Reproduce the passage about the Orsero Group word for word, starting with "Today, I am" and going on through "of Blampin Groupe.".

# SELECTED PASSAGE
┏━━
That is why we chose the Orsero Group, which shares all the essential values of my company, history, commitment, and respect. A company is built on a vision, which is why with the Orsero Group, the project, the goals and innovation of our partnership with valuable men and women and the expertise of the Orsero Group in the field of fruit and vegetables can only strengthen our long-term goals.
The best way to foresee the future is to create it, for all that I have just said, the Orsero Group and all its values, will be the foundation of our projects".
Vincent Soler, Founder and shareholder of CAPEXO, pointed out: "During the 26 last years of my life, I have been in charge of Capexo, specialized in the import of exotic fruits in France. I created this company with Jean Luc Maury, my partner for all these years.
We are both really proud of all our team, all our suppliers, and all our customers, that always supported us, and helped us to reach such a level, because we know that without all of them, this story would not have been the same. A few months ago, I met Raffaella Orsero and Matteo Colombini, and I really appreciated the Orsero philosophy, that is very close to ours. I am sure that the complementarity of our companies will help both to grow and to make their future better.
Today, I am proud and honoured to join the Orsero Group, and my team, my family, will be now also part of the Orsero family and this is the best continuity I can give to Capexo".


The exclusivity agreement, signed today with the Blampin and Colin Families (jointly the "Sellers"), relates to the acquisition by Orsero of 80% of the share capital of Blampin with put & call option for the remaining portion of the share capital held by the Sellers at the closing date, equal to approximately 13.4%, to be exercised starting from 1/1/2027 until 31/12/2028. A part of the share capital of Blampin of approximately 6.6% will remain in the hands of a group of managers of Blampin Groupe.
Pursuant to the agreement signed today, Orsero will carry out due diligence activities and negotiate with the Sellers the final agreements governing the acquisition and governance of the target on the basis of the terms and conditions set forth in today's agreement, which will also contain representations & warranties and indemnities, as well as conditions precedent in line with market practice for similar transactions. In particular, the execution of the acquisition is subject, in addition to the satisfactory outcome of the due diligence, to obtaining a loan intended, among other things, for the acquisitions of the Orsero Group, the issuing of any legal authorizations (in antitrust matters and the regulation of foreign investments) and the obligations provided for by the French law in favour of employees in the event of the sale of the company ("Loi Hamon"). It is expected that, upon the occurrence of the foreseen conditions, the closing of the transaction may take place in the last quarter of 2022.
┗━━
# EXTRACTED RECORDS
┏━━
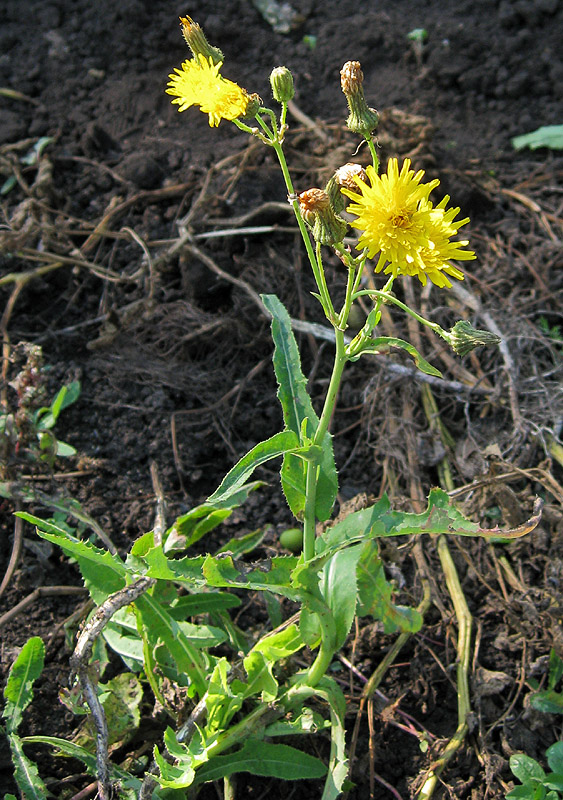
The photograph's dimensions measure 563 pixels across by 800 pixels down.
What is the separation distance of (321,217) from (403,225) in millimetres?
201

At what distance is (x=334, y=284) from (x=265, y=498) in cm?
A: 115

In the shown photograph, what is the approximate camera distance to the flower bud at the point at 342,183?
1792 millimetres

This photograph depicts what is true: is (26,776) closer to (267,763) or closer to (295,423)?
(267,763)

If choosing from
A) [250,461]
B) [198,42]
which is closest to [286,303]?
[198,42]

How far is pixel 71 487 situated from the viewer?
2.93m

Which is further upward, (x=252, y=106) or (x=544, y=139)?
(x=544, y=139)

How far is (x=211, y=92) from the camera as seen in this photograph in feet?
6.23

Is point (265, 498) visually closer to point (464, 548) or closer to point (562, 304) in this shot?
point (464, 548)

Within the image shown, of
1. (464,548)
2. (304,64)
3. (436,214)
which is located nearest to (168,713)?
(464,548)

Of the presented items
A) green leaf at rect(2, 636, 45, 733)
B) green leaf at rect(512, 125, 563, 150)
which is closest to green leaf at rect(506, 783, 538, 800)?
green leaf at rect(2, 636, 45, 733)

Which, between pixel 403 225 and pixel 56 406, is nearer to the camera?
pixel 403 225

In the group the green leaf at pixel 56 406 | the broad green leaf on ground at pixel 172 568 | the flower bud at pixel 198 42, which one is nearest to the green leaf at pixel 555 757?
the broad green leaf on ground at pixel 172 568

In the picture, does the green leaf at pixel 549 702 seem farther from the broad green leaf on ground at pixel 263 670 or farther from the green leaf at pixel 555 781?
the broad green leaf on ground at pixel 263 670

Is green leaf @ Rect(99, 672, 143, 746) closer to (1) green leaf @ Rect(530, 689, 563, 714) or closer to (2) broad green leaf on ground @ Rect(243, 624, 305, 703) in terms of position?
(2) broad green leaf on ground @ Rect(243, 624, 305, 703)
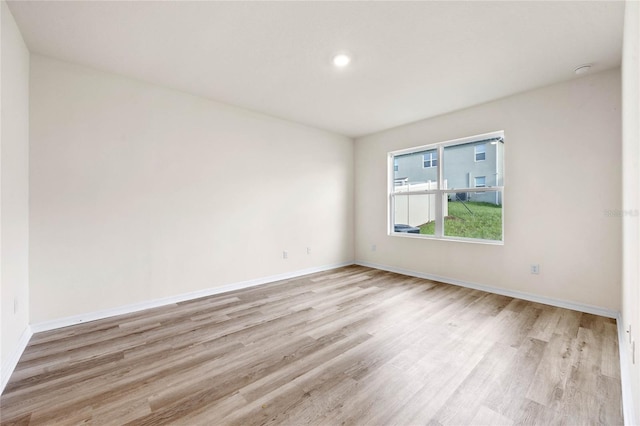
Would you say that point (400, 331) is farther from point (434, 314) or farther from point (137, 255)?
point (137, 255)

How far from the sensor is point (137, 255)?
2.98 meters

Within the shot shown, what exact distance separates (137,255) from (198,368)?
1.71m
┗━━
# RESPONSE FOR THIS EXERCISE
Today, I am proud and honoured to join the Orsero Group, and my team, my family, will be now also part of the Orsero family and this is the best continuity I can give to Capexo".


The exclusivity agreement, signed today with the Blampin and Colin Families (jointly the "Sellers"), relates to the acquisition by Orsero of 80% of the share capital of Blampin with put & call option for the remaining portion of the share capital held by the Sellers at the closing date, equal to approximately 13.4%, to be exercised starting from 1/1/2027 until 31/12/2028. A part of the share capital of Blampin of approximately 6.6% will remain in the hands of a group of managers of Blampin Groupe.